白糠線は夭折の路線だ。わずか19歳の生涯だった。
本来、白糠線は釧路の西、根室本線白糠駅から池北線(その後、ちほく高原鉄道ふるさと銀河線=2006年4月廃線)の足寄(あしょろ)をめざし、根室本線のバイパス的に使われるのが究極の姿だったらしい。しかし、沿線の石炭産業は終焉を告げ、路線の存在価値が急速に下がっていった。それでも人家がほとんどない荒涼たる土地をひたすら北へ進み、まず上茶路まで開業。死力を振り絞って北進まで開業したところで、精根尽き果てた。白糠線は第一次特定地方交通線になりバス転換第1号の栄誉を受けた。
終着駅だった北進駅を見れば、廃止になるのがわかる。北進はまったく人跡のない土地でこれといった地名がなく、「北へ進もう」のかけ声が駅名になったという。駅の先には車止めがあったが、この先の一部は路盤が作られていた。しかし車止めが外されることはなかった。
白糠線はたった1両の車両がトコトコ走っていた。筆者が乗車したときは約20人の乗客がいたが、「まともな」客は5名程度で、あとはすべて鉄道マニアだった。中でも、駅名票を撮りまくっている女性がいて(共栄仮乗降場の写真参照)、それをまねして筆者も駅名票を撮り出した。だから、白糠の次の上白糠駅は写していない。気になったので帰りの車中で聞くと、彼女は岩見沢の女性だった。今、どうしているだろうか。あのときの上白糠駅の写真を持っているだろうか。

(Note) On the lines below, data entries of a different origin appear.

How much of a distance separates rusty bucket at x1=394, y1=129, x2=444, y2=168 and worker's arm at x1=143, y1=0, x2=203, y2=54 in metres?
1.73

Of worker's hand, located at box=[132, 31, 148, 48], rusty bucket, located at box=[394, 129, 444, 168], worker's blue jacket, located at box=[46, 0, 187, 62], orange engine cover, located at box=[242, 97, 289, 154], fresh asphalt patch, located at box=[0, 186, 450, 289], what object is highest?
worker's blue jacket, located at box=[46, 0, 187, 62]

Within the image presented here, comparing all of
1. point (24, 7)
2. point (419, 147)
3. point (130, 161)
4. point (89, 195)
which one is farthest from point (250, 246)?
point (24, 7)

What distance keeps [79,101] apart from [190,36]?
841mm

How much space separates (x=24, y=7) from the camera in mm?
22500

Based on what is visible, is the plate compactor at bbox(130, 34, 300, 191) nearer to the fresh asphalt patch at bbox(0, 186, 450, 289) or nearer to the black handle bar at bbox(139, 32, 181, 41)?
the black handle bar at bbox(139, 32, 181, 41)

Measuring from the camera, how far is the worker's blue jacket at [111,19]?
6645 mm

北進駅に着いたら、少年たちが種村直樹著「鈍行列車の旅」を持って近づいてきた。筆者はこの本のイラストを描いていたのだ。渚滑線のクイズマニアといい、筆者を知っている人が多いのにいささか気をよくしたのだった。

上茶路駅下北進駅
北進駅 北進駅全景。わざわざ崖に登って撮影。